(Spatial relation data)

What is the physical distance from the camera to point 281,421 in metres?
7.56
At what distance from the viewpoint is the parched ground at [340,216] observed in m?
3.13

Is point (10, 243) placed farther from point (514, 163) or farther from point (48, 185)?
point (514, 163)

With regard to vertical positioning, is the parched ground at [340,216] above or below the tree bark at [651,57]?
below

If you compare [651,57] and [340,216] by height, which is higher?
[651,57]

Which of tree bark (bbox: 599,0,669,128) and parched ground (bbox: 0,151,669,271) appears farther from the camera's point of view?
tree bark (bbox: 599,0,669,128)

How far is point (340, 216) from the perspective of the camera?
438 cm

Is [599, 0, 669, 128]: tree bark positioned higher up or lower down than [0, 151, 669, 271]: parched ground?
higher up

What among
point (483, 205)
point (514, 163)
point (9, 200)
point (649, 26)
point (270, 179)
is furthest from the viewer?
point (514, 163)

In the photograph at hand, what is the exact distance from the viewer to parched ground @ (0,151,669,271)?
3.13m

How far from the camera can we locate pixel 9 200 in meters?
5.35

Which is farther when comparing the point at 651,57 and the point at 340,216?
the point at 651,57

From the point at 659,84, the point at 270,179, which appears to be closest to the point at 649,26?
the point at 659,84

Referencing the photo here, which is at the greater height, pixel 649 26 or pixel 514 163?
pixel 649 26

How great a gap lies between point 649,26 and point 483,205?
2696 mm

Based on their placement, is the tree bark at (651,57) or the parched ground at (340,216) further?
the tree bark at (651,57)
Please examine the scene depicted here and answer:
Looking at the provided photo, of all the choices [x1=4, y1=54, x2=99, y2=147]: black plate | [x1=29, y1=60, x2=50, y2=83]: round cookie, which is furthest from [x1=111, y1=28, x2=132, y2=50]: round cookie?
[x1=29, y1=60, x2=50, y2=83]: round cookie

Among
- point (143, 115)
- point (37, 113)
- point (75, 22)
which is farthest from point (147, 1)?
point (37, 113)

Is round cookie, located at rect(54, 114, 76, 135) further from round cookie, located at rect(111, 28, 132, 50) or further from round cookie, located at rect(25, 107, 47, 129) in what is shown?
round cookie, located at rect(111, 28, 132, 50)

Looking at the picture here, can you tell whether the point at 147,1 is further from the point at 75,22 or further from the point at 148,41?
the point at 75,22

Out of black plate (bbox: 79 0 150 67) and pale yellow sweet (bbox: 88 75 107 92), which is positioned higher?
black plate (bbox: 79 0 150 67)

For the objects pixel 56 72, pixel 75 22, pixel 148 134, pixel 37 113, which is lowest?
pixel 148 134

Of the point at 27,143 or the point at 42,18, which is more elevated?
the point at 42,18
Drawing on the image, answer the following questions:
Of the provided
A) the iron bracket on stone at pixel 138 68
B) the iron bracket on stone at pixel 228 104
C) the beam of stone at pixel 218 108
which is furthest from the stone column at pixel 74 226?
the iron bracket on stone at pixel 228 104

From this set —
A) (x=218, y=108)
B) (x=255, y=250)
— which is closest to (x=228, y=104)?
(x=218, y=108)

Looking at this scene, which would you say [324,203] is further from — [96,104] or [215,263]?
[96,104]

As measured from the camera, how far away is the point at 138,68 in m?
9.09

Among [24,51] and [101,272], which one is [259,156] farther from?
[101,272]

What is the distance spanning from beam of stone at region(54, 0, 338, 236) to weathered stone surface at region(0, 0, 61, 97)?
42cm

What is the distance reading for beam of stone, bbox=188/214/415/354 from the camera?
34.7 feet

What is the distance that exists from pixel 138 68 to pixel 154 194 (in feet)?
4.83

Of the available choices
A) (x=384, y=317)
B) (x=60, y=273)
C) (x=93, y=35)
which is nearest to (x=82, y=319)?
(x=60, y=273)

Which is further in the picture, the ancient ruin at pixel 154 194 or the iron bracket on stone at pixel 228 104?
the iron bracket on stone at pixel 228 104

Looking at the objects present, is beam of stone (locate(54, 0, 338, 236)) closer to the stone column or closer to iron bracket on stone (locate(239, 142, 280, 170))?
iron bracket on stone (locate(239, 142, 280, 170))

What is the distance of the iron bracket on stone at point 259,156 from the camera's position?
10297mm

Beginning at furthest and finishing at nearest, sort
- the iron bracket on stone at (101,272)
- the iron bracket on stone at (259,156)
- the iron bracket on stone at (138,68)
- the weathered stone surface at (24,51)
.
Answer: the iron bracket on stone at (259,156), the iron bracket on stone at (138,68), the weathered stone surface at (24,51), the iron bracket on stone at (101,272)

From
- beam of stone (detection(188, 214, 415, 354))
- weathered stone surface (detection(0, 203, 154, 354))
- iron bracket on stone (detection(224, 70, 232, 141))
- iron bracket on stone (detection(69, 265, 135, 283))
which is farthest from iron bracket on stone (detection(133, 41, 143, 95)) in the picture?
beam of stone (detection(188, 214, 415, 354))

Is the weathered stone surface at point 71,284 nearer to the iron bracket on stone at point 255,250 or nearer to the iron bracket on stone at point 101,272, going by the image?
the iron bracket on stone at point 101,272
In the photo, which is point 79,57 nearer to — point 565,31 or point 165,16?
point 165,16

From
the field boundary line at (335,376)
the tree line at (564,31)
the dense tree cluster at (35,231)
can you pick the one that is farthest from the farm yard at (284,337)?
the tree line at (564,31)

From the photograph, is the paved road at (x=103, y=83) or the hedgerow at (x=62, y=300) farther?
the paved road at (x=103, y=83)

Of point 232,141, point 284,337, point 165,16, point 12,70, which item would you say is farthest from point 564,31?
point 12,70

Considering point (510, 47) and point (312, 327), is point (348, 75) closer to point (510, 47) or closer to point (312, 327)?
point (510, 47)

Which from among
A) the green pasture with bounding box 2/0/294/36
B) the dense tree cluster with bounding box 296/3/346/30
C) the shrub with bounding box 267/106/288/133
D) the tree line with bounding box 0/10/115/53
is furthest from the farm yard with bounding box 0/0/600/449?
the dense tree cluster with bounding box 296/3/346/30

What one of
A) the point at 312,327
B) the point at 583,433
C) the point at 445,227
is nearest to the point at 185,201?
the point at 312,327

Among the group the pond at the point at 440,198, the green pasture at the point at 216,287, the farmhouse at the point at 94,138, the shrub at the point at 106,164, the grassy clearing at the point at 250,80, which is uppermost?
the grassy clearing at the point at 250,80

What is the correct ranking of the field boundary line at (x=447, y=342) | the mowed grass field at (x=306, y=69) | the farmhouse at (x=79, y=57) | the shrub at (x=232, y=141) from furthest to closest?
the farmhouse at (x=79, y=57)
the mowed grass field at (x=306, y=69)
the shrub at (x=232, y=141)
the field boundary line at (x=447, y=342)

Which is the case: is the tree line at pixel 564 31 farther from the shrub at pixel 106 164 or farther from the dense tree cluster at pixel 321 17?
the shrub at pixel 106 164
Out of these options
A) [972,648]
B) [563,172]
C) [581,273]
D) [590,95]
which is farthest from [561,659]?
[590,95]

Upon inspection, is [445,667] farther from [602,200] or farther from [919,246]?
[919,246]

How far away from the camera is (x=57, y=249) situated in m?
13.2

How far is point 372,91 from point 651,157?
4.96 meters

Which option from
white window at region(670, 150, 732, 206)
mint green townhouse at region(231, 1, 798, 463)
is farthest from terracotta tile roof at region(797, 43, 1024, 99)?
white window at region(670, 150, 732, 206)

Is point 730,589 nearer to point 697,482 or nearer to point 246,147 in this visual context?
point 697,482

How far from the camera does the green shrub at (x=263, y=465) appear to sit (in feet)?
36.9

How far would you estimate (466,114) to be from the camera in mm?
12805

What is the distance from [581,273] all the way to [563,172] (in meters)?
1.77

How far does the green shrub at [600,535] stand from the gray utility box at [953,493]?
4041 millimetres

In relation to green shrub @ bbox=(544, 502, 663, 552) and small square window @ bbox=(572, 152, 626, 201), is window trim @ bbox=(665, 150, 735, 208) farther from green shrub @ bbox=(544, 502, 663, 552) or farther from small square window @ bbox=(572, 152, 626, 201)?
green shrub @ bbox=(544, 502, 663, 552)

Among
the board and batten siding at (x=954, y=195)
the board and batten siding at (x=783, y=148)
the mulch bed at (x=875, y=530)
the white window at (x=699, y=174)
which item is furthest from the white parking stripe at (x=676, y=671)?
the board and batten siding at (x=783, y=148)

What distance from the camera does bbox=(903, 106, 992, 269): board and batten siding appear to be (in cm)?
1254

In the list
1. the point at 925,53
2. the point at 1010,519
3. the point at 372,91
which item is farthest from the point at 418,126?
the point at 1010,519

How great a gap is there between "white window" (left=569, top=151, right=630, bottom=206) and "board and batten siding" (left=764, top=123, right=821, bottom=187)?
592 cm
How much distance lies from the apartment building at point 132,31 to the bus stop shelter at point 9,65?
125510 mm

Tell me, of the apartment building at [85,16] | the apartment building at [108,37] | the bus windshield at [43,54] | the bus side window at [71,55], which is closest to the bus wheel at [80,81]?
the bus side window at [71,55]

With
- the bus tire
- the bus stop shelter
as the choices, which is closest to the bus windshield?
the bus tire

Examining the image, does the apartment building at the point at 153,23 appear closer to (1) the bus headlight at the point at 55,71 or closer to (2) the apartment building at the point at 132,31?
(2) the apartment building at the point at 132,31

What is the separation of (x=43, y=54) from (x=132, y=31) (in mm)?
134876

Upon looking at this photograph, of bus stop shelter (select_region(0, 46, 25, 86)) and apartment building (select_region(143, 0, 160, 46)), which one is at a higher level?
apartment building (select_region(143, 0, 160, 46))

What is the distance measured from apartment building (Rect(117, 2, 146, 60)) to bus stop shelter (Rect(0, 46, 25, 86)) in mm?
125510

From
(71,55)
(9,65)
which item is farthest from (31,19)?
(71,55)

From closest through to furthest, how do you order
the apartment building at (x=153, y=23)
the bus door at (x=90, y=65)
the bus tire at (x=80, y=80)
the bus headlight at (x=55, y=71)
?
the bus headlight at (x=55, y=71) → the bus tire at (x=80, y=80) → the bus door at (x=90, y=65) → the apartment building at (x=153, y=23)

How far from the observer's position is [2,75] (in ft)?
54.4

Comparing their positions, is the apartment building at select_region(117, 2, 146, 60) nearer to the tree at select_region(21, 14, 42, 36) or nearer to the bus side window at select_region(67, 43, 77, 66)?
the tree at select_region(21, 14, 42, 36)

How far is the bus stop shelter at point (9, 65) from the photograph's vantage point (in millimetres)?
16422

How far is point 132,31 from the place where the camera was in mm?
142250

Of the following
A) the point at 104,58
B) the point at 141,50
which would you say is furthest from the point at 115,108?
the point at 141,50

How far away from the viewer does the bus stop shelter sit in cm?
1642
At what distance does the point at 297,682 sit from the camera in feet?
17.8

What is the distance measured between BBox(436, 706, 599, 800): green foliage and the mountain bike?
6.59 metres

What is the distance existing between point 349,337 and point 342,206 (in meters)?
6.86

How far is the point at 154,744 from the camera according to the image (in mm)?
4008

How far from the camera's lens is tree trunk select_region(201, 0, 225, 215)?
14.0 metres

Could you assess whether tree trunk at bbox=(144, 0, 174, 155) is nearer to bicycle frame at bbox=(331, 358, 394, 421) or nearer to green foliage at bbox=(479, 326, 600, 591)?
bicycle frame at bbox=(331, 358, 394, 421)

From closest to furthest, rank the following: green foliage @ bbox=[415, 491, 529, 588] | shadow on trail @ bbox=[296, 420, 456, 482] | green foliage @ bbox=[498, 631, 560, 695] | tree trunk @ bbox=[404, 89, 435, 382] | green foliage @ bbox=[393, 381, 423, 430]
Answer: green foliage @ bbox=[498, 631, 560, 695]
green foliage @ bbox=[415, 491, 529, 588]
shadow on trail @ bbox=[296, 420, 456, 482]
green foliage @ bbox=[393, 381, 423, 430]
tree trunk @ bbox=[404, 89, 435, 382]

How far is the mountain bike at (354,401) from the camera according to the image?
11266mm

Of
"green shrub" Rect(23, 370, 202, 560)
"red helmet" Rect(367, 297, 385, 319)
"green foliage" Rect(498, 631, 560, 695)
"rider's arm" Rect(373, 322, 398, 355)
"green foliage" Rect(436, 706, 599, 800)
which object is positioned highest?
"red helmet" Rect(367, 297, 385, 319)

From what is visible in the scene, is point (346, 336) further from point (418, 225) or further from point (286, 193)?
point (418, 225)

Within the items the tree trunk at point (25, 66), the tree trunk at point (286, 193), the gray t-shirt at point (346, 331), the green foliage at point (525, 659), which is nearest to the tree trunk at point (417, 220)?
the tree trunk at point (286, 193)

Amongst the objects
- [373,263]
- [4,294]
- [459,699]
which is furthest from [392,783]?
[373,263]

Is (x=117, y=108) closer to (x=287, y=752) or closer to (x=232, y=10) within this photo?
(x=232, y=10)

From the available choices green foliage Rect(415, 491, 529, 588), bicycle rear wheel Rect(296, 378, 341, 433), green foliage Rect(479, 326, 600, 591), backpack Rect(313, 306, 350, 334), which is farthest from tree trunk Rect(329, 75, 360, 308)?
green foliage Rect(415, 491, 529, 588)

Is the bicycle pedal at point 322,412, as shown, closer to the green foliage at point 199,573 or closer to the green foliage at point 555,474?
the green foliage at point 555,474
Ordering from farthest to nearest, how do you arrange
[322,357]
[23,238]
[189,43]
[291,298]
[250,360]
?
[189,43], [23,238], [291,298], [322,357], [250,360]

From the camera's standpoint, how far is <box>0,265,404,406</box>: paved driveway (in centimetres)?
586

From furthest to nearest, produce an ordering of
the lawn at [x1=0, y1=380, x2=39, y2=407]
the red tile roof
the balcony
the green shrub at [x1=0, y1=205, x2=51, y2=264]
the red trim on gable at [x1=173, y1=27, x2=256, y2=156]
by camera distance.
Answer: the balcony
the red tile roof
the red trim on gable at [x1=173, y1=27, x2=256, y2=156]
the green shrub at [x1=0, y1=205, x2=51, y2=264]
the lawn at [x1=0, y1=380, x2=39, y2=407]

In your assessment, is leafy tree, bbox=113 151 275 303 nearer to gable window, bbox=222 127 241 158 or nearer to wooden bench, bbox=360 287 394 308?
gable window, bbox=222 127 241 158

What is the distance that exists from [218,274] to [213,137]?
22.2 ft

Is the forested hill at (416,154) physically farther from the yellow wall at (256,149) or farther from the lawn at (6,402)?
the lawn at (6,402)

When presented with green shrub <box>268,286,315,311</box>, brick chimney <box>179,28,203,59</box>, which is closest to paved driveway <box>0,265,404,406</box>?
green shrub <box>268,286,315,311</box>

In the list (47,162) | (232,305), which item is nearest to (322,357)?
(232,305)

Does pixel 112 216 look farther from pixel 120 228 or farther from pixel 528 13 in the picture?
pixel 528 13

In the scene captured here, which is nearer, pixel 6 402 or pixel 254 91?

**STATED EXERCISE**: In the listing above, rewrite the stretch from the line containing "Is the bicycle" through the line containing "[189,43], [23,238], [291,298], [322,357], [250,360]", changing "bicycle pedal" to "bike pedal" and leaving everything else as it is.

**TASK RESPONSE**:
Is the bike pedal at point 322,412, as shown, closer to the green foliage at point 199,573 or closer to the green foliage at point 555,474?
the green foliage at point 555,474
Ordering from farthest to nearest, how do you arrange
[322,357]
[23,238]
[189,43]
[291,298]
[250,360]
?
[189,43], [23,238], [291,298], [322,357], [250,360]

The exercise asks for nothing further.